→ SELECTED TEXT:
....

Just 1 in 10 UK businesses assessing climate risk as a priority, survey reveals
A survey of more than 500 businesses has revealed that while three-quarters are concerned about climate-related risks, just one in ten consider measuring and disclosing their climate-related risks a priority.
The research was conducted by London-based artificial intelligence (AI) firm Cervest, which polled firms across the UK’s largest sectors including finance, ICT, telecoms, the built environment, retail, manufacturing and hospitality and leisure.
Of the respondents, 75% said they envisioned present or future threats to their business as a result of the climate crisis, while 60% believe they will need to reframe their risk calculations in light of environmental issues. Respondents acknowledged that risks could be physical (i.e. stranded assets), transitional (i.e. the costs of investing in new technologies) and reputational.
But only 10% said their business has either already measured and publicly disclosed their climate-related risks, or is planning to do so in the short-term.
When Cervest asked respondents to detail the major barriers their business faces in accelerating climate risk assessment and disclosure, 72% said their board was framing climate change as a political issue and would like stronger policy supports for not only disclosure, but mitigation and adaptation. More than four in five firms said current government support for the net-zero transition is insufficient, with a similar proportion saying that they would welcome stricter climate regulation.

....

→ YOUR TASKS:
1. In the climate risk survey article above, rewrite the paragraph beginning "Of the respondents, 75% said" as a short bulleted list that keeps its main facts.
2. Answer these questions using the climate risk survey article above. Mark your answers (a), (b) and (c), one per line.
(a) Which firm conducted the research?
(b) What share of businesses said they had already measured and publicly disclosed their climate-related risks, or planned to do so in the short term?
(c) What percentage of respondents said their board was framing climate change as a political issue?
3. Continue the climate risk survey article from where it stops.

....

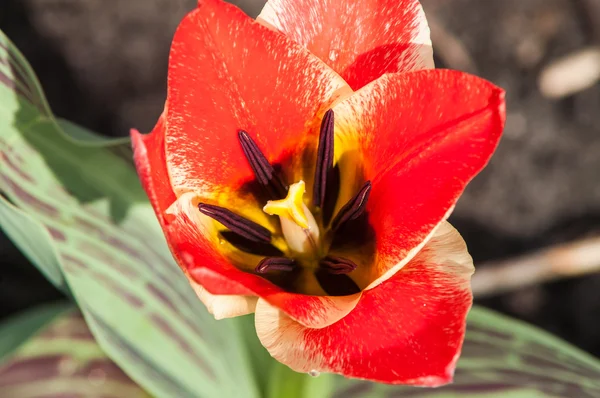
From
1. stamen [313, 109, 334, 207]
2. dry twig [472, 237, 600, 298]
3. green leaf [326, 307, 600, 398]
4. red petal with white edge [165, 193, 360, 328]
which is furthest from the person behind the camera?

....

→ RESULTS:
1.
- 75% of respondents foresee present or future threats to their business from the climate crisis.
- 60% expect to reframe their risk calculations because of environmental issues.
- Respondents recognized three kinds of risk:
  - physical (e.g. stranded assets)
  - transitional (e.g. the costs of investing in new technologies)
  - reputational

2.
(a) Cervest, a London-based artificial intelligence (AI) firm
(b) 10%
(c) 72%

3.
High assessment costs, a lack of high-level understanding of climate risk and an inability to conduct in-house calculations, whether due to poor skills or a lack of time or resources, were also frequently cited as challenges.
“Our findings show that businesses are unclear of the risks that climate presents to them and the potential price tag that goes with that,” Cervest chief executive Iggy Bassi said.
“Bearing the brunt of this current pandemic will be an immediate focus for many companies, but the long-term cost of ignoring climate change threatens to be far more severe than the expense of putting strategies in place today.”
Voluntary or mandatory?
With the Task Force on Climate-related Financial Disclosures’ (TCFD) recommendations having surpassed 1,000 supporters earlier this year, calls are mounting for Governments to mandate climate risk disclosure in line with this framework.
Despite vocal support for the framework, research has repeatedly highlighted the gap between stated ambitions and actions. A 2020 study from CDSB found that 78% of European corporates are failing to report climate-related risks to the degree expected by their key investors.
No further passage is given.